Excerpts from a spatial reasoning dataset:
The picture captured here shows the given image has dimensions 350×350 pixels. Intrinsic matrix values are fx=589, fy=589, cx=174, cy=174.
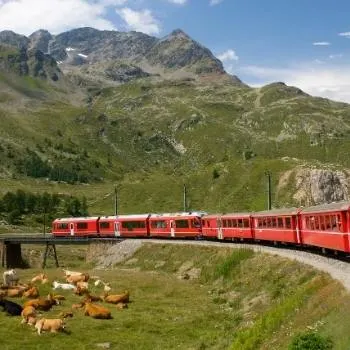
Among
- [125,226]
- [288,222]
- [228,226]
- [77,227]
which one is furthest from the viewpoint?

== Stated task ==
Rewrite the lines, substituting "camera" for "viewpoint" and changing nothing else. Leave out the picture.

== Task answer ==
The picture captured here shows the given image has dimensions 350×350 pixels. Intrinsic matrix values are fx=589, fy=589, cx=174, cy=174.
Among
- [125,226]
- [288,222]
- [228,226]
- [77,227]
which one is furthest from the camera?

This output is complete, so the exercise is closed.